In the passage on algorithm accuracy, change "drastically" to "sharply" and write out the part that opens with the words "4.3.8. Correlation between" and closes with "at 15 seconds.".

Selected passage:

——

All the algorithms were evaluated on two metrics. It can be seen that hunter has consistently outperformed both pelt and dynp on both the metrics. In all the experiments we had an margin of error as 10 seconds.

4.3.7. Correlation to the number of points
There is a positive correlation between the number of points and accuracy. As the number of points increase so does hunter’s performance. For Figure 3 it can be seen that hunter outperformed both PELT and DYNP with a huge margine.
4.3.8. Correlation between delta error and algorithms
Hunter’s performance increases if we allow a larger margin of error. Hunter is able to get an F1 score of 0.1481 with an delta error of one second, where PELT and DYNP need a margin of error of at least 3 seconds to get a non-zero score. This is a key characteristic why E-divisive has served us well for detecting regressions in CI. Preferably we like to know the exact commit that caused a regression, not just the general area whereabouts a regression is suspected. E-divisive is superior in satisfying especially this requirement! The performance of all algorithms increases drastically as we give them slightly more flexibility in terms of margin of error. With a margin of error of 4 seconds we see that the performance increases to 0.612 for Hunter. DYNP starts to catch up with Hunters accuracy at 15 seconds.

——

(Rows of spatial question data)
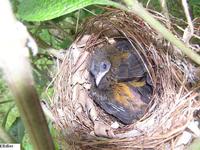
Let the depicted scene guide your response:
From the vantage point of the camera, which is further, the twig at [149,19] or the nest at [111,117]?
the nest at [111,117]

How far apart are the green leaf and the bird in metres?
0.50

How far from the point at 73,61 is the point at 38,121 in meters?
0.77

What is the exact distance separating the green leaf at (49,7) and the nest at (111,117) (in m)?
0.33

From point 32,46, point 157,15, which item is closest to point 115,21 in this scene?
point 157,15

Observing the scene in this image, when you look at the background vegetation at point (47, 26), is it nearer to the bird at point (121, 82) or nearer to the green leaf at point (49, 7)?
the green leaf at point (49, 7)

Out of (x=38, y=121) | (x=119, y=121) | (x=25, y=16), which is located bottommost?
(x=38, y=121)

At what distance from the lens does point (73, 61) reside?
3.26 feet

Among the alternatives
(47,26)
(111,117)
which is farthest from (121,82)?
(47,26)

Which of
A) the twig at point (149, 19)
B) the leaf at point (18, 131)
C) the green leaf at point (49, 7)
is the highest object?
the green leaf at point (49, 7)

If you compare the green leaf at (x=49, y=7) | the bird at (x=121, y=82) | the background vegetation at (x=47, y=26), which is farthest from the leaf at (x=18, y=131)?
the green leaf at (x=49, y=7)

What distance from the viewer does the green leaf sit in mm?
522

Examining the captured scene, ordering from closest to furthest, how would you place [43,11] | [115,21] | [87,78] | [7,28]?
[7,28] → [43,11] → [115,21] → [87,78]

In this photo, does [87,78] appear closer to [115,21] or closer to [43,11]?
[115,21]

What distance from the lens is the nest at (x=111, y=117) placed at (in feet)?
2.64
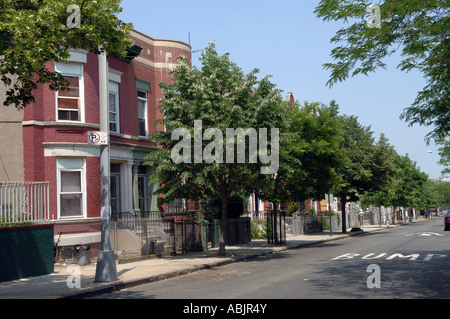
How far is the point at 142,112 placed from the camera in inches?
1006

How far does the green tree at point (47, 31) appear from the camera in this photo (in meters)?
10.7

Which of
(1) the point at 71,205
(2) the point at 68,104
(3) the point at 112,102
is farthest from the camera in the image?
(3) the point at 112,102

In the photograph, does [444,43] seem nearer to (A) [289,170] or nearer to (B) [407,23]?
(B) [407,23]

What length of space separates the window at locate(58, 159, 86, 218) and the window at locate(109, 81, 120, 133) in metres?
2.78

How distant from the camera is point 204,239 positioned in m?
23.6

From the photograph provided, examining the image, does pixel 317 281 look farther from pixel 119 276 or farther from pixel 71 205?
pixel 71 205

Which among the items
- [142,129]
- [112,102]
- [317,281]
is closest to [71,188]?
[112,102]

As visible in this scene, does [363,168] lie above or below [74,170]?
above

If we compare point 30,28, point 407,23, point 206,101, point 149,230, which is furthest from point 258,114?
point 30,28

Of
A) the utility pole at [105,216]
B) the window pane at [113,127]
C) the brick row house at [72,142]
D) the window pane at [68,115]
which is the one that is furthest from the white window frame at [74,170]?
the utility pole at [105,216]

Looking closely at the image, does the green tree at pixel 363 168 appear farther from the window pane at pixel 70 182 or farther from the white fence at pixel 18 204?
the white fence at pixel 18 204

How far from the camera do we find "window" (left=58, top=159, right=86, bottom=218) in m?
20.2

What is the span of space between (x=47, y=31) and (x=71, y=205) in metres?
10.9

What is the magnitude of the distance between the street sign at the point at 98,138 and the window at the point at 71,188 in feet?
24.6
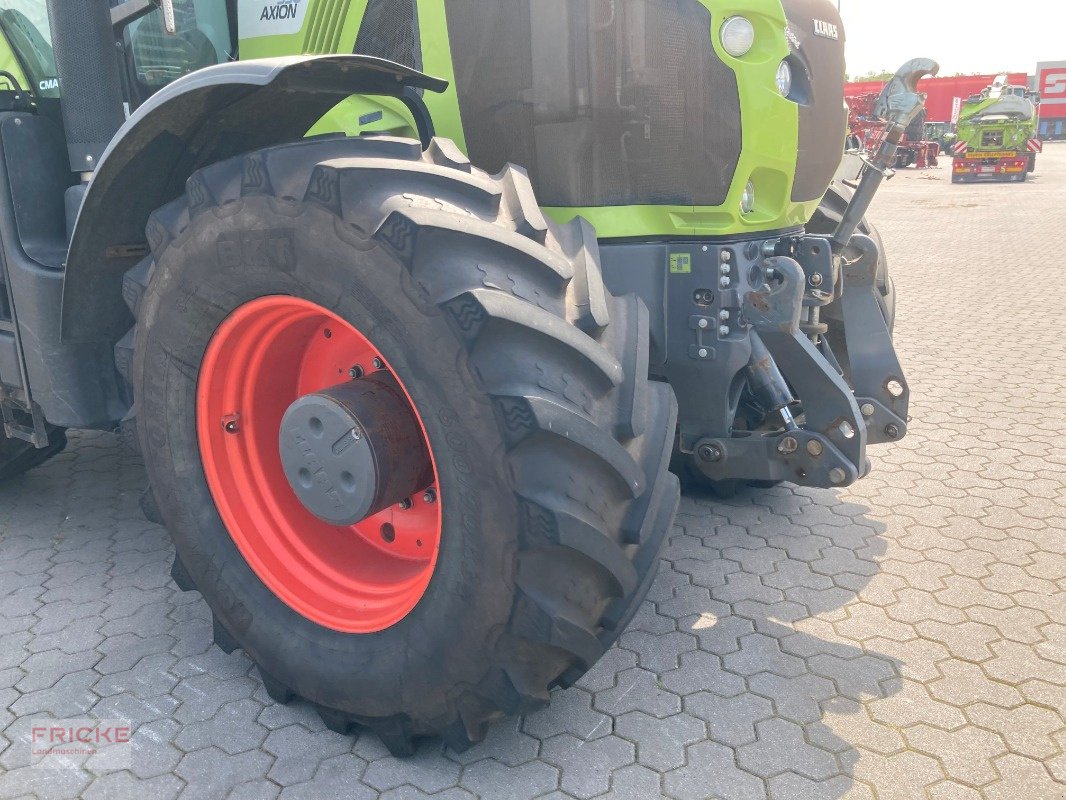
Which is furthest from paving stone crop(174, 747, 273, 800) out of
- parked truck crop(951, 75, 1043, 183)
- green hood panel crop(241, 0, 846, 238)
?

——

Result below:
4.3.8. Correlation between delta error and algorithms
Hunter’s performance increases if we allow a larger margin of error. Hunter is able to get an F1 score of 0.1481 with an delta error of one second, where PELT and DYNP need a margin of error of at least 3 seconds to get a non-zero score. This is a key characteristic why E-divisive has served us well for detecting regressions in CI. Preferably we like to know the exact commit that caused a regression, not just the general area whereabouts a regression is suspected. E-divisive is superior in satisfying especially this requirement! The performance of all algorithms increases sharply as we give them slightly more flexibility in terms of margin of error. With a margin of error of 4 seconds we see that the performance increases to 0.612 for Hunter. DYNP starts to catch up with Hunters accuracy at 15 seconds.